03 - In a separate bowl, whisk together mayonnaise, ketchup, and ranch seasoning until smooth. Set aside.
04 - Fry bacon strips in a skillet over medium heat until crispy. Transfer to a paper towel-lined plate. Reserve the bacon grease in the skillet.
05 - Preheat the grill to medium-high heat for at least 5–10 minutes. In a bowl, gently combine ground beef with ranch seasoning, salt, and pepper. Form into 6 equal patties, making a shallow indent in the center of each.

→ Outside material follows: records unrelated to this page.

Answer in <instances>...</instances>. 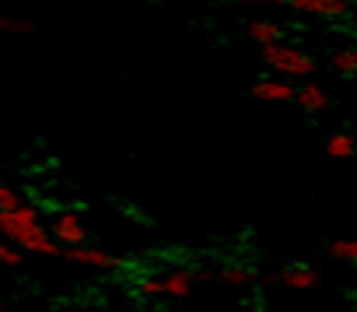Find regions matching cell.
<instances>
[{
	"label": "cell",
	"mask_w": 357,
	"mask_h": 312,
	"mask_svg": "<svg viewBox=\"0 0 357 312\" xmlns=\"http://www.w3.org/2000/svg\"><path fill=\"white\" fill-rule=\"evenodd\" d=\"M200 284V270L193 274V270H168L165 277H161V298H168V302H183V298H190L193 295V288Z\"/></svg>",
	"instance_id": "obj_5"
},
{
	"label": "cell",
	"mask_w": 357,
	"mask_h": 312,
	"mask_svg": "<svg viewBox=\"0 0 357 312\" xmlns=\"http://www.w3.org/2000/svg\"><path fill=\"white\" fill-rule=\"evenodd\" d=\"M0 32H11V36H29V32H32V22H25V18H4V15H0Z\"/></svg>",
	"instance_id": "obj_17"
},
{
	"label": "cell",
	"mask_w": 357,
	"mask_h": 312,
	"mask_svg": "<svg viewBox=\"0 0 357 312\" xmlns=\"http://www.w3.org/2000/svg\"><path fill=\"white\" fill-rule=\"evenodd\" d=\"M15 242L22 246V253H36V256H63V242H60L43 221L32 225L29 232H22Z\"/></svg>",
	"instance_id": "obj_2"
},
{
	"label": "cell",
	"mask_w": 357,
	"mask_h": 312,
	"mask_svg": "<svg viewBox=\"0 0 357 312\" xmlns=\"http://www.w3.org/2000/svg\"><path fill=\"white\" fill-rule=\"evenodd\" d=\"M252 95L259 98V102H277V105H284V102H294V95H298V88L287 81V77H263V81H256L252 84Z\"/></svg>",
	"instance_id": "obj_8"
},
{
	"label": "cell",
	"mask_w": 357,
	"mask_h": 312,
	"mask_svg": "<svg viewBox=\"0 0 357 312\" xmlns=\"http://www.w3.org/2000/svg\"><path fill=\"white\" fill-rule=\"evenodd\" d=\"M326 249H329V256H336V260L357 263V239H336V242H329Z\"/></svg>",
	"instance_id": "obj_15"
},
{
	"label": "cell",
	"mask_w": 357,
	"mask_h": 312,
	"mask_svg": "<svg viewBox=\"0 0 357 312\" xmlns=\"http://www.w3.org/2000/svg\"><path fill=\"white\" fill-rule=\"evenodd\" d=\"M263 60H266V67L273 70V74H280V77H312L315 74V60L305 53V50H298V46H284V43H270V46H263Z\"/></svg>",
	"instance_id": "obj_1"
},
{
	"label": "cell",
	"mask_w": 357,
	"mask_h": 312,
	"mask_svg": "<svg viewBox=\"0 0 357 312\" xmlns=\"http://www.w3.org/2000/svg\"><path fill=\"white\" fill-rule=\"evenodd\" d=\"M354 151H357V140H354V133H343V130H336V133H329V137H326V154H329V158H350Z\"/></svg>",
	"instance_id": "obj_13"
},
{
	"label": "cell",
	"mask_w": 357,
	"mask_h": 312,
	"mask_svg": "<svg viewBox=\"0 0 357 312\" xmlns=\"http://www.w3.org/2000/svg\"><path fill=\"white\" fill-rule=\"evenodd\" d=\"M277 281L284 284V288H291V291H312V288H319V270L315 267H305V263H294V267H284L280 274H277Z\"/></svg>",
	"instance_id": "obj_9"
},
{
	"label": "cell",
	"mask_w": 357,
	"mask_h": 312,
	"mask_svg": "<svg viewBox=\"0 0 357 312\" xmlns=\"http://www.w3.org/2000/svg\"><path fill=\"white\" fill-rule=\"evenodd\" d=\"M63 256H67L70 263H77V267H88V270H112V267L119 263L109 249H102V246H88V242H81V246H67Z\"/></svg>",
	"instance_id": "obj_4"
},
{
	"label": "cell",
	"mask_w": 357,
	"mask_h": 312,
	"mask_svg": "<svg viewBox=\"0 0 357 312\" xmlns=\"http://www.w3.org/2000/svg\"><path fill=\"white\" fill-rule=\"evenodd\" d=\"M218 277H221V284H231V288H249V284L256 281V270H252L249 263H225Z\"/></svg>",
	"instance_id": "obj_11"
},
{
	"label": "cell",
	"mask_w": 357,
	"mask_h": 312,
	"mask_svg": "<svg viewBox=\"0 0 357 312\" xmlns=\"http://www.w3.org/2000/svg\"><path fill=\"white\" fill-rule=\"evenodd\" d=\"M238 4H284V0H238Z\"/></svg>",
	"instance_id": "obj_20"
},
{
	"label": "cell",
	"mask_w": 357,
	"mask_h": 312,
	"mask_svg": "<svg viewBox=\"0 0 357 312\" xmlns=\"http://www.w3.org/2000/svg\"><path fill=\"white\" fill-rule=\"evenodd\" d=\"M32 225H39V211L32 204H15V207H0V235L4 239H18L22 232H29Z\"/></svg>",
	"instance_id": "obj_3"
},
{
	"label": "cell",
	"mask_w": 357,
	"mask_h": 312,
	"mask_svg": "<svg viewBox=\"0 0 357 312\" xmlns=\"http://www.w3.org/2000/svg\"><path fill=\"white\" fill-rule=\"evenodd\" d=\"M22 256H25V253H22L18 242H15V246H11V239L0 242V267H22Z\"/></svg>",
	"instance_id": "obj_16"
},
{
	"label": "cell",
	"mask_w": 357,
	"mask_h": 312,
	"mask_svg": "<svg viewBox=\"0 0 357 312\" xmlns=\"http://www.w3.org/2000/svg\"><path fill=\"white\" fill-rule=\"evenodd\" d=\"M50 232L63 242V249H67V246H81V242H88V225H84L81 214H74V211L56 214L53 225H50Z\"/></svg>",
	"instance_id": "obj_6"
},
{
	"label": "cell",
	"mask_w": 357,
	"mask_h": 312,
	"mask_svg": "<svg viewBox=\"0 0 357 312\" xmlns=\"http://www.w3.org/2000/svg\"><path fill=\"white\" fill-rule=\"evenodd\" d=\"M329 67H333V74H343V77L357 74V46H340V50H333V53H329Z\"/></svg>",
	"instance_id": "obj_12"
},
{
	"label": "cell",
	"mask_w": 357,
	"mask_h": 312,
	"mask_svg": "<svg viewBox=\"0 0 357 312\" xmlns=\"http://www.w3.org/2000/svg\"><path fill=\"white\" fill-rule=\"evenodd\" d=\"M249 39H256L259 46H270L284 39V29L277 22H249Z\"/></svg>",
	"instance_id": "obj_14"
},
{
	"label": "cell",
	"mask_w": 357,
	"mask_h": 312,
	"mask_svg": "<svg viewBox=\"0 0 357 312\" xmlns=\"http://www.w3.org/2000/svg\"><path fill=\"white\" fill-rule=\"evenodd\" d=\"M294 102H298V109H305V112H322V109H329V95H326V88L315 84V81H305V84L298 88Z\"/></svg>",
	"instance_id": "obj_10"
},
{
	"label": "cell",
	"mask_w": 357,
	"mask_h": 312,
	"mask_svg": "<svg viewBox=\"0 0 357 312\" xmlns=\"http://www.w3.org/2000/svg\"><path fill=\"white\" fill-rule=\"evenodd\" d=\"M15 204H22L18 190H11L8 183H0V207H15Z\"/></svg>",
	"instance_id": "obj_19"
},
{
	"label": "cell",
	"mask_w": 357,
	"mask_h": 312,
	"mask_svg": "<svg viewBox=\"0 0 357 312\" xmlns=\"http://www.w3.org/2000/svg\"><path fill=\"white\" fill-rule=\"evenodd\" d=\"M287 4L294 11L315 15V18H333V22L350 18V0H287Z\"/></svg>",
	"instance_id": "obj_7"
},
{
	"label": "cell",
	"mask_w": 357,
	"mask_h": 312,
	"mask_svg": "<svg viewBox=\"0 0 357 312\" xmlns=\"http://www.w3.org/2000/svg\"><path fill=\"white\" fill-rule=\"evenodd\" d=\"M137 291L140 298H161V277H140Z\"/></svg>",
	"instance_id": "obj_18"
}]
</instances>
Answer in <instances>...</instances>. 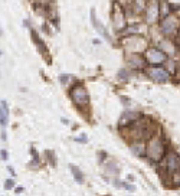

06 - Place patties on the grill. Grill for 4 minutes, then baste with BBQ sauce. Flip and grill another 3–4 minutes, basting the second side as well. Top each with cheddar cheese. Grill until cheese melts and desired doneness is reached.
07 - Transfer grilled patties to a plate and let them rest for at least 5 minutes to allow juices to redistribute.
08 - While patties rest, toast brioche buns, cut side down, in the reserved bacon grease over medium heat until golden.
09 - Spread burger sauce on bottom half of each bun. Place burger patty on top. Add bacon, coleslaw, onions and pickles if desired. Cap with the top bun and serve immediately.

# Additional Tips:

01 - For optimal tenderness, handle ground beef minimally and season patties just before grilling.
02 - Forming a slight indentation in each patty prevents swelling during grilling.
03 - Resting burgers after grilling ensures juiciness and preserves flavor.